劉邦没後のそれぞれの話、帳尻合わせのようなもの。


19.残された者達

 俺のその後を語る前に、仲間達のその後について少し話をしよう。

 とはいえ歴史は正史とあまり変わらずに進行していて、新たに語れる部分は少ないのだが。

 

 

 まずは呂雉について。

 ある意味、劉邦様が無くなった後の国と歴史の中心人物だしな。

 だが彼について語ろうにも、俺自身は劉邦様との最期の時以来彼に会っていないので、人から聞いた話、推測をまとめたものになる事をご了承願いたい。

 

 

 彼は劉邦様の死を隠蔽するようにと曹参さんから指示されていたにも関わらず、彼女の死を大々的に公表し、豪華絢爛な国葬を行った。

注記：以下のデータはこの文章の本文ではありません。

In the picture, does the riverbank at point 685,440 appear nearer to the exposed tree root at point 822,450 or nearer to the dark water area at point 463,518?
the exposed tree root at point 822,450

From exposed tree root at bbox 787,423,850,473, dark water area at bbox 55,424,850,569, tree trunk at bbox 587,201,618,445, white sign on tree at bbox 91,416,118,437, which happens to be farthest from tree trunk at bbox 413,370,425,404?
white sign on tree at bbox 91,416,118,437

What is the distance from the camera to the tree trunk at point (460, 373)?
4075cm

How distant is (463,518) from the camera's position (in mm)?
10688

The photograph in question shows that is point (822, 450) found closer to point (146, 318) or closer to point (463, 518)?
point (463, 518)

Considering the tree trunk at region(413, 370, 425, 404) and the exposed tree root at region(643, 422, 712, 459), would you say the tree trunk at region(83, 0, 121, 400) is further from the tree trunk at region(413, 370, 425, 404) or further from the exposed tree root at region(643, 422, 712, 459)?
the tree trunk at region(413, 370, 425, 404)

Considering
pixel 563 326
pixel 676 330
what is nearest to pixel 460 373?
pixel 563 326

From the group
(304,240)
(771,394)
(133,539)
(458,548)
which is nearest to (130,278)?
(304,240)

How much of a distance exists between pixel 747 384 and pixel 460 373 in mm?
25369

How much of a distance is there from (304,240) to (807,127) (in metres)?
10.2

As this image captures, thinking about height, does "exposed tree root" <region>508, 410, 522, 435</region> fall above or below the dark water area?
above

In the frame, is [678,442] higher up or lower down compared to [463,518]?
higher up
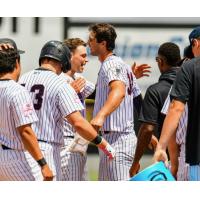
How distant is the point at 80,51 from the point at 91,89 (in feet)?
1.26

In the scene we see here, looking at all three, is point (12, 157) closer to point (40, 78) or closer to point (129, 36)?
point (40, 78)

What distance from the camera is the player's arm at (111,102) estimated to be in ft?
22.5

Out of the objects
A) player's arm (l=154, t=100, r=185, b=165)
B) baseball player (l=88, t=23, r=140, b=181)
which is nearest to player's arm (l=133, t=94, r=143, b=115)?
baseball player (l=88, t=23, r=140, b=181)

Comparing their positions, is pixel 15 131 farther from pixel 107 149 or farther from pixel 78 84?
pixel 78 84

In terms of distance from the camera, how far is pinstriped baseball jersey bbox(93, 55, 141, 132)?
7.24 meters

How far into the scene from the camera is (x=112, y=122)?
7.30 metres

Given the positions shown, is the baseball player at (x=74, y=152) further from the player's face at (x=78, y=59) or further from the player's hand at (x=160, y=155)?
the player's hand at (x=160, y=155)

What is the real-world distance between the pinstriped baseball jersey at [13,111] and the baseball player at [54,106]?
12.6 inches

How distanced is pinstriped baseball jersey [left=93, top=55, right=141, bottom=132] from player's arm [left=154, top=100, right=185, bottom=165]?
1755 millimetres

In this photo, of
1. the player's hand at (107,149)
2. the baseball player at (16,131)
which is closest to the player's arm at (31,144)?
the baseball player at (16,131)

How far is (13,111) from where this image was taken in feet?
20.0

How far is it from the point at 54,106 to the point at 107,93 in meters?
0.98

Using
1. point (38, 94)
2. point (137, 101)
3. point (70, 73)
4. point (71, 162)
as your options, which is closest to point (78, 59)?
point (70, 73)
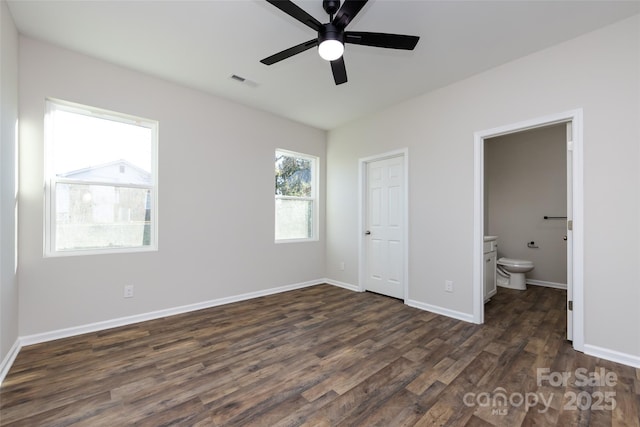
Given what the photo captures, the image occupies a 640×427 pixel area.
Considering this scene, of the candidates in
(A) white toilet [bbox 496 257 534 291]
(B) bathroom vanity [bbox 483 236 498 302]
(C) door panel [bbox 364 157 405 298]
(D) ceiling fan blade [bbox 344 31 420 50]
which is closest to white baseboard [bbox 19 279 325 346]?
(C) door panel [bbox 364 157 405 298]

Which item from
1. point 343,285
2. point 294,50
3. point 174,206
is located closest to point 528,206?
point 343,285

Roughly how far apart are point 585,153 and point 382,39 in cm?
201

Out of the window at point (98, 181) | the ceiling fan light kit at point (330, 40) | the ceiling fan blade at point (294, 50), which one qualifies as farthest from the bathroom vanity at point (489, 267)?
the window at point (98, 181)

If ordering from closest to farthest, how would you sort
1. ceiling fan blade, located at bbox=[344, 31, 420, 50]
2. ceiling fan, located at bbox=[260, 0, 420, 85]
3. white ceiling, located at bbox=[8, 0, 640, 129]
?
ceiling fan, located at bbox=[260, 0, 420, 85]
ceiling fan blade, located at bbox=[344, 31, 420, 50]
white ceiling, located at bbox=[8, 0, 640, 129]

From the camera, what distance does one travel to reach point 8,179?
2.11 metres

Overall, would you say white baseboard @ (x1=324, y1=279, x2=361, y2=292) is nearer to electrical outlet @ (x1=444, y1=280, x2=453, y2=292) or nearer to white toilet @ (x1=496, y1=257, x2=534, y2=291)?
electrical outlet @ (x1=444, y1=280, x2=453, y2=292)

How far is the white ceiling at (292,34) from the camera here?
6.83ft

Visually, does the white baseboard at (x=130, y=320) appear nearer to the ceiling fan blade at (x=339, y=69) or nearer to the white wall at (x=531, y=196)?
the ceiling fan blade at (x=339, y=69)

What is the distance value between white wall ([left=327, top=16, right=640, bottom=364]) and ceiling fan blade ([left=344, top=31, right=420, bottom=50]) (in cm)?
157

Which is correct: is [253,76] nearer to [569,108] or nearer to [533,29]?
[533,29]

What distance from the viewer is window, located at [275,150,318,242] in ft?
14.6

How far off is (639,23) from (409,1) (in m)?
1.81

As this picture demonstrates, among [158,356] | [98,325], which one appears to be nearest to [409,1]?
[158,356]

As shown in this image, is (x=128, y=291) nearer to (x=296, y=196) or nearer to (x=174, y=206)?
(x=174, y=206)
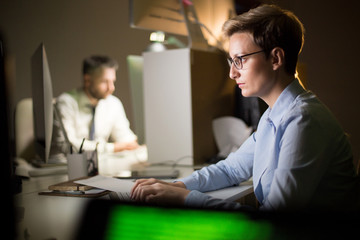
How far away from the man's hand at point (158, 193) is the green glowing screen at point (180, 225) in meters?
0.48

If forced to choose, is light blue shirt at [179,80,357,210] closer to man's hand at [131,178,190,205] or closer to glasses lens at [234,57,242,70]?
man's hand at [131,178,190,205]

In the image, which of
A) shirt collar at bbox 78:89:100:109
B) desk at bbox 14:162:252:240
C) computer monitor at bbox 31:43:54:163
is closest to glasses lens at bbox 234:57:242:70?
desk at bbox 14:162:252:240

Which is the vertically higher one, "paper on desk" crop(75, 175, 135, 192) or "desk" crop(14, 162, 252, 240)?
"paper on desk" crop(75, 175, 135, 192)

 見送りが多ければ多いだけ彼女が喜ぶとでも思ったのだろうか?全くもって度し難い行動をしてくれたものだ。

 

 そして彼は一年を喪に服しつつ、水面下で活発に動き続けていた。

 目的は恵帝支配の安定化……などではなく、劉邦様の残した全てを自身の物にし、劉邦様の威光を妨げる全ての存在を排除したいという狂気に溢れた物だった。

 

 

 まず彼は恵帝の地位を脅かす存在を表に裏に排除し始めた。その所業は悪鬼羅刹も震え上がる有り様で、誰よりも近くで悪逆非道を見せ付けられた心優しい恵帝は心を病んでしまった。

 

 悍ましい推測を述べさせてもらうなら、呂雉は恵帝の心をわざと病ませたのではないか、と俺は邪推している。

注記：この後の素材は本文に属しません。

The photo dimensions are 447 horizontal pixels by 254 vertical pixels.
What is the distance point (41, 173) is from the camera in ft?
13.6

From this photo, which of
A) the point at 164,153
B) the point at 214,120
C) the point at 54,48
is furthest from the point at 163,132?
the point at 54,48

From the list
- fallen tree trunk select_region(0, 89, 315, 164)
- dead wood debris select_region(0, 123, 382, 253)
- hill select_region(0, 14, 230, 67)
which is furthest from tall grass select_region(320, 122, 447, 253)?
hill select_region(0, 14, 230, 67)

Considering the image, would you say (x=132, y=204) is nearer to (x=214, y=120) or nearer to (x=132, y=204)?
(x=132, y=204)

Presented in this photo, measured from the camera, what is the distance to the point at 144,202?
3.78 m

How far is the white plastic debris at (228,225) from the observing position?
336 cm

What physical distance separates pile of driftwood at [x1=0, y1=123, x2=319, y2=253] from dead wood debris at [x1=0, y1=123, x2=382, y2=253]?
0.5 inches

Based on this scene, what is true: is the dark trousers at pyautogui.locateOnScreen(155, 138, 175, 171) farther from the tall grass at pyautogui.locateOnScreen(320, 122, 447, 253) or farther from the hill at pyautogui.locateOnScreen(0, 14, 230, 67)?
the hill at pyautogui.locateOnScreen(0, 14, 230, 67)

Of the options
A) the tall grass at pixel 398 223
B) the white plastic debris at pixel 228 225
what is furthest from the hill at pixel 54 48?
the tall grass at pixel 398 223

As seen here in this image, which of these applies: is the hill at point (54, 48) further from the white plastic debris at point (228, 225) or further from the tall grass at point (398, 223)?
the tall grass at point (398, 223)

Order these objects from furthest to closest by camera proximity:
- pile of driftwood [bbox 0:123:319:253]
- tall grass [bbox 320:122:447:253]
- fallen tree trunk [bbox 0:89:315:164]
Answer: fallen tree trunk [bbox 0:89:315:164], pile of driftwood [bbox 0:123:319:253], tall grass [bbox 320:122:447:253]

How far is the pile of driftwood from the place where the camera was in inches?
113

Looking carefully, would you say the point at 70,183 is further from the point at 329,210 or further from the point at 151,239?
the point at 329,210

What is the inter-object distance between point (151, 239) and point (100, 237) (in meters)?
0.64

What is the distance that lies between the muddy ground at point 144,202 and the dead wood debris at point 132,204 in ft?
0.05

 劉邦様が発布した法律や政策を病的なまでに守らせ、恵帝自身には何も求めず、わざと凄惨な所業を見せつけた点から、大好きな劉邦様が作った国を好き勝手させないよう、恵帝のやる気を削いで傀儡にしようとしたのでは?と疑っている訳だ。

 

 

 次いで劉邦様の威光を輝かせる為、その他を貶め始めた。

 手始めに俺の功績をぶち壊し始めた。

 韓信、張良、蕭何の名声を出来るだけ貶め、俺の書いた指南書等が保管されている資料室を表向きには放火だと言って燃やし、不都合な人間に罪を押し付けて処分した。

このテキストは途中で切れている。